#### DOCUMENT PASSAGE
The Vietnam solidarity movement had another effect. Its participants judged established political parties by their attitude to Vietnam and usually found them wanting. This almost went without saying as regards the social democratic parties whose leaderships were almost uniformly on the American side of the Cold War, though there were always exceptions on the left of those parties. More importantly, the pro-Moscow Communist parties whose line was 'peace in Vietnam' found themselves outflanked by the young radicals. In Britain the dominant force was the Vietnam Solidarity Campaign, in France the Comite Vietnam National, both led by a combination of Trotskyists and independent leftists. The Maoists too were a force, with their own organizations. For the first time, on a central question of international politics, the Communist parties found themselves outflanked on their left. It was a sign of things to come.
France
In France there was a strong Vietnam solidarity movement, led by activists often still in their 20s, who had cut their teeth supporting the Algerian Revolution and fighting fascists. The spark for the second great event of 1968, the general strike of 10 million workers, came from there and from the student movement. Between March 18th and 20th 1968 groups of activists attacked the offices of American banks, airlines and American Express. Five of them were arrested, among them Xavier Langlade, a leader of the Trotskyist-Guevarist Revolutionary Communist Youth (JCR) and a student at Nanterre University. Nanterre was one of the new campuses of the tentacular University of Paris. It was a bastion of student contestation of the authoritarian university regime and of the radical left. Over the preceding months it had been one of the centres of the 'bedroom revolt' a widespread protest against the ban on men and women students visiting each other's rooms, a symbol of an obsolete moral order that was being challenged.
In protest at the arrest of Langlade and his comrades, students occupied the administrative building. There date was March 22, so they called themselves simply the March 22 Movement. It would become the umbrella movement of the burgeoning student movement. Agitation continued and on May 2 Nanterre was closed. A solidarity action at the prestigious Sorbonne in the Latin Quarter the following day turned into a street battle with the police and the Sorbonne too was closed. That was the take-off point for the student revolt. In the course of the following week, there were demonstrations of tens of thousands. On the night of May10-11 students built barricades and fought a brutal assault by the police, with hundreds of injured and arrests.

#### INSTRUCTIONS
1 > Answer these questions from the passage on the 1968 protests:
(a) What group was the dominant force in the Vietnam solidarity movement in Britain?
(b) Between which March 1968 dates did activists attack the offices of American banks, airlines and American Express?
(c) What happened to Nanterre on May 2?
2 > Write out part of the passage on the 1968 protests word for word. Begin at the words "In protest at" and stop after "injured and arrests.".
Answer only from the text above.

#### RAW DATA
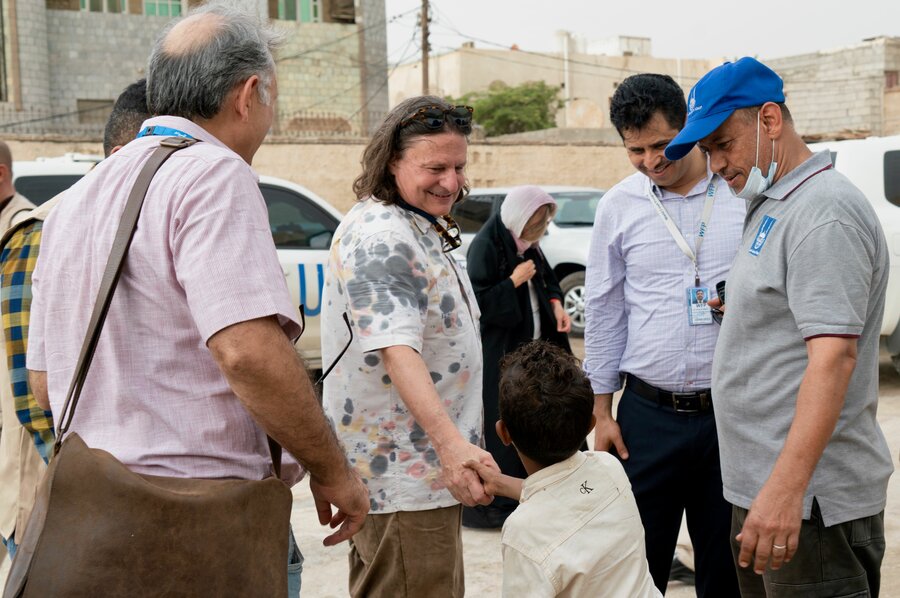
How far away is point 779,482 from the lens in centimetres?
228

==

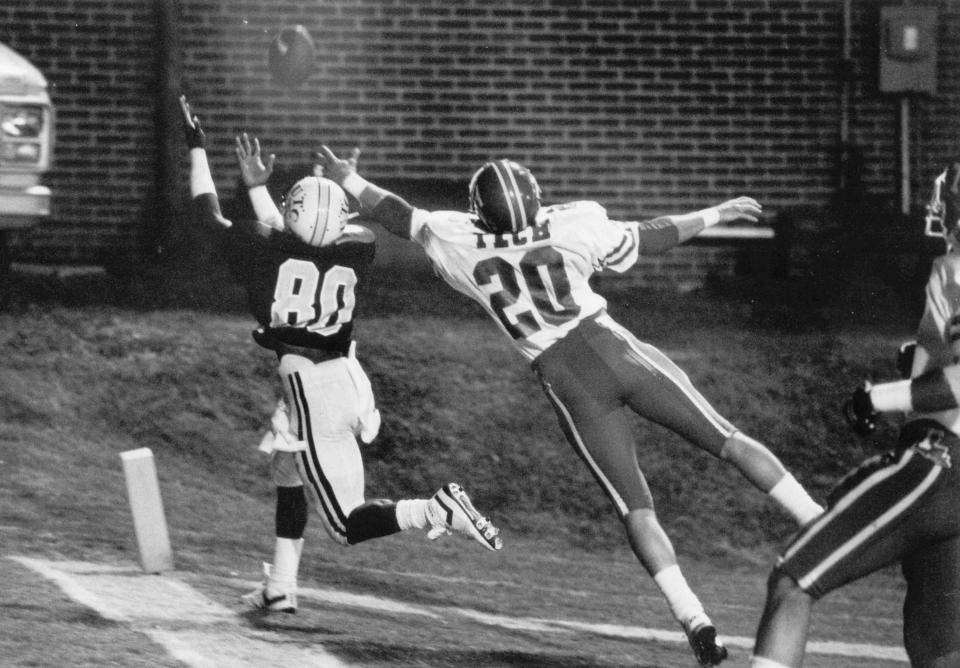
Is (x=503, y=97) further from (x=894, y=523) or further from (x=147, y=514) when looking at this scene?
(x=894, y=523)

#### EXPECTED OUTPUTS
1 >
(a) The Vietnam Solidarity Campaign
(b) Between March 18th and 20th
(c) It was closed.

2 >
In protest at the arrest of Langlade and his comrades, students occupied the administrative building. There date was March 22, so they called themselves simply the March 22 Movement. It would become the umbrella movement of the burgeoning student movement. Agitation continued and on May 2 Nanterre was closed. A solidarity action at the prestigious Sorbonne in the Latin Quarter the following day turned into a street battle with the police and the Sorbonne too was closed. That was the take-off point for the student revolt. In the course of the following week, there were demonstrations of tens of thousands. On the night of May10-11 students built barricades and fought a brutal assault by the police, with hundreds of injured and arrests.